Take a field point arrowhead and insert it halfway between the bowstring strands of where the peep sight used to be. Once fully inserted do this a second time next to and then spread the two apart to create space to reinsert your peep sight in there. Once the peep sight is fully in remove the two field points.

Then you will need to check the peep sight's alignment. Pull back the bow (do not dryfire!!!) to check that the peep sight is now aligned with the front sight housing. If it is off to the side to the left or the right then you need to repeat the first step and adjust the angle of the peep sight so that it is facing the correct direction when at full draw.

You may need to repeat the process 3 or 4 times to get the perfect alignment, offsetting the angle a little bit each time.

Answer #2.

'Cocking upwards' means that your compound bow is rolling so that your stabilizer is going up instead of down when you shoot. (Sort of like the Pitch axis on an airplane.) For accuracy purposes you want it to be rolling downwards, not upwards.
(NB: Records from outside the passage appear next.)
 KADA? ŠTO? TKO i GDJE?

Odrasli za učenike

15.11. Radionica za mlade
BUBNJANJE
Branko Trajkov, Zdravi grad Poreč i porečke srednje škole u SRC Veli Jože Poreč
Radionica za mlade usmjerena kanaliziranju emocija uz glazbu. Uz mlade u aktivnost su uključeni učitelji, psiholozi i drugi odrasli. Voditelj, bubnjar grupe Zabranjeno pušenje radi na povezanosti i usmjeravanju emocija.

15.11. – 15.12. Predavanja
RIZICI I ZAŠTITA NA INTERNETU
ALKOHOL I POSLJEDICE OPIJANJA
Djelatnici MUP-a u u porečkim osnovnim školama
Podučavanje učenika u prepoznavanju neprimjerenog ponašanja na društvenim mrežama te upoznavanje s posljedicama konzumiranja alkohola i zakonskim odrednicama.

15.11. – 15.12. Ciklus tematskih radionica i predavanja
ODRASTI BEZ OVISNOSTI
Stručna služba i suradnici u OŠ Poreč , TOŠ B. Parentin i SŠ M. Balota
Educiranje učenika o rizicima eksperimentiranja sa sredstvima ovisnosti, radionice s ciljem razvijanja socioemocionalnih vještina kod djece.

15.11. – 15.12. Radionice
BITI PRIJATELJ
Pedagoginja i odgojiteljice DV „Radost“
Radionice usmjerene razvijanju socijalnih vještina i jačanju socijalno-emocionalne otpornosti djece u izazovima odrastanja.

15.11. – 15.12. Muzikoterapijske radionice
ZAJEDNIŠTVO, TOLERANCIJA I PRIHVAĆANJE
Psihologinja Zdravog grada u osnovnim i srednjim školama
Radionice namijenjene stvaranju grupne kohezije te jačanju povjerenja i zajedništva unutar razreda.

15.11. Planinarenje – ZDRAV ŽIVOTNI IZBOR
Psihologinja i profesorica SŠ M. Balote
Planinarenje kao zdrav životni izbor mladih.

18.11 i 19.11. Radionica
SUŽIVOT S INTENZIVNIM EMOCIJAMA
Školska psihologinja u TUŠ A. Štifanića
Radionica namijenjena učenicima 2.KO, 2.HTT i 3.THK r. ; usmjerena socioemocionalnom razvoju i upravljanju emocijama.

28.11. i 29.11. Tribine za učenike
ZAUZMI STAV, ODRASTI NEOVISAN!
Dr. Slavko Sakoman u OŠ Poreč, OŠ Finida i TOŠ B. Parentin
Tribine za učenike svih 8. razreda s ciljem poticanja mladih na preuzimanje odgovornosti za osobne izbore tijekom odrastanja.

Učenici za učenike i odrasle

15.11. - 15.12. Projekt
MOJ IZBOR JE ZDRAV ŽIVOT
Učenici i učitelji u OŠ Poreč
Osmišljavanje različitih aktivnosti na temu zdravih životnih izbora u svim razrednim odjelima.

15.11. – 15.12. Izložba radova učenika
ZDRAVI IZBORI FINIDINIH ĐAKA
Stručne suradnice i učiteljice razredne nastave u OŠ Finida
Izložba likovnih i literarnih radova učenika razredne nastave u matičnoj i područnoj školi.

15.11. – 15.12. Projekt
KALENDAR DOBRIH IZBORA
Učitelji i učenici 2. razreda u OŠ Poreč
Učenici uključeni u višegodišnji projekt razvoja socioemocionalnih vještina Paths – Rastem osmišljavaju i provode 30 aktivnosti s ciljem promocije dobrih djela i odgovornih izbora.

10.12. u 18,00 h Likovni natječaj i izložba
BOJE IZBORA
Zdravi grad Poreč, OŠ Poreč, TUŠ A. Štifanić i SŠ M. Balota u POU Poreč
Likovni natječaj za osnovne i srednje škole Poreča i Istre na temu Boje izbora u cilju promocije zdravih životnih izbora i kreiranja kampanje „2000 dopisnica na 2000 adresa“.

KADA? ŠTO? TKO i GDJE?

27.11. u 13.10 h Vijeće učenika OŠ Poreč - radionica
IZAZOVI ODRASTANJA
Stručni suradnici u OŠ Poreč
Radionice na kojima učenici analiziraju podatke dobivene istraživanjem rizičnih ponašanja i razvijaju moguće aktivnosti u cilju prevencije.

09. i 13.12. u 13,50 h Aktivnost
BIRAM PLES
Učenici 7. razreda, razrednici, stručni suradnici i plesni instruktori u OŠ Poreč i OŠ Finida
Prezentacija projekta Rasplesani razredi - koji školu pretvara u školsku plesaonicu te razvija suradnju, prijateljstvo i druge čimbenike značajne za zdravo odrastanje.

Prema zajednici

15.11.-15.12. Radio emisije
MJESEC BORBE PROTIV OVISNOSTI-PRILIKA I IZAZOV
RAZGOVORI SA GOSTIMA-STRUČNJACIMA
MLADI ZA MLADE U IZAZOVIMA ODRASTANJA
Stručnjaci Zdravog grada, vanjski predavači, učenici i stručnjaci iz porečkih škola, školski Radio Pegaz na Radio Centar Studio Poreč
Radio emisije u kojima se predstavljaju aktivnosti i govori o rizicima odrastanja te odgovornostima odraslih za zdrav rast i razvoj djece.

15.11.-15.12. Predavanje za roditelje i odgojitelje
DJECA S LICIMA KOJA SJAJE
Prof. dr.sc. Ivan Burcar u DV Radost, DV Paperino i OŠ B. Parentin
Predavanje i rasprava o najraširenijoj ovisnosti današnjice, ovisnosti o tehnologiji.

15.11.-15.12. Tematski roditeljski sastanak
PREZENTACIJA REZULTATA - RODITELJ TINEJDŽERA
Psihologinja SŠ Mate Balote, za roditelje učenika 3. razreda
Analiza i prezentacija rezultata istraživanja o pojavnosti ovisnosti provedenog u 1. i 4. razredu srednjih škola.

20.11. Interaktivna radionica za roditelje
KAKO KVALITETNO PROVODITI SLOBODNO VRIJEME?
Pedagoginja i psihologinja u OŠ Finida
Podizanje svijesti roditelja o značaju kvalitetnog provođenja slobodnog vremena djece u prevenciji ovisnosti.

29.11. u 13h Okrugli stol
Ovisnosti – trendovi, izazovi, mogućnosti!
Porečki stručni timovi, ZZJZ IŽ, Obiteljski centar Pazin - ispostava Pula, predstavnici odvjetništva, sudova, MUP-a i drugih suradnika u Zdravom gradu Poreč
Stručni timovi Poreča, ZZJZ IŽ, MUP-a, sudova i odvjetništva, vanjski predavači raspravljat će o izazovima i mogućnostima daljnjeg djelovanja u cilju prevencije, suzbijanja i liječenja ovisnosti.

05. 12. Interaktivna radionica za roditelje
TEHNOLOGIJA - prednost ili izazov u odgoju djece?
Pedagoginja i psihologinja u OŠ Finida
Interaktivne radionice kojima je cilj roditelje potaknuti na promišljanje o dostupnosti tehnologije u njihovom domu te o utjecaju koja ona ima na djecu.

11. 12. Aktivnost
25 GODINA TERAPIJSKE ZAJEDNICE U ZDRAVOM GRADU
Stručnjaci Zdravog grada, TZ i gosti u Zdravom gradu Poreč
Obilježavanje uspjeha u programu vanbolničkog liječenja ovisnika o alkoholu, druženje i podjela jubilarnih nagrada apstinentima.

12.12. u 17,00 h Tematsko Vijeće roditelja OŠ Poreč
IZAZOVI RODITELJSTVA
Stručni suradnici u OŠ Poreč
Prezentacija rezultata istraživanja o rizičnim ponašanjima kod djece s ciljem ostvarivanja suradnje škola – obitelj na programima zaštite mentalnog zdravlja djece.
This happens when people use a stabilizer which is too light (or when they don't own a stabilizer or are not using a stabilizer). The solution is to either get a heavier stabilizer or to add some extra weight to your stabilizer.

Answer #3.

Multiple answers for this:

  • Private Archery Ranges
  • Private Land (eg. farmland or woodlands)
  • Ghost Towns / Abandoned Land
  • Campsites that allow archery

However I should also point out that practicing with a broadhead is really unnecessary if you have field points that weigh exactly the same amount. Practicing with broadheads often leads to damaging your broadheads. Or your arrows if the cluster is very tight.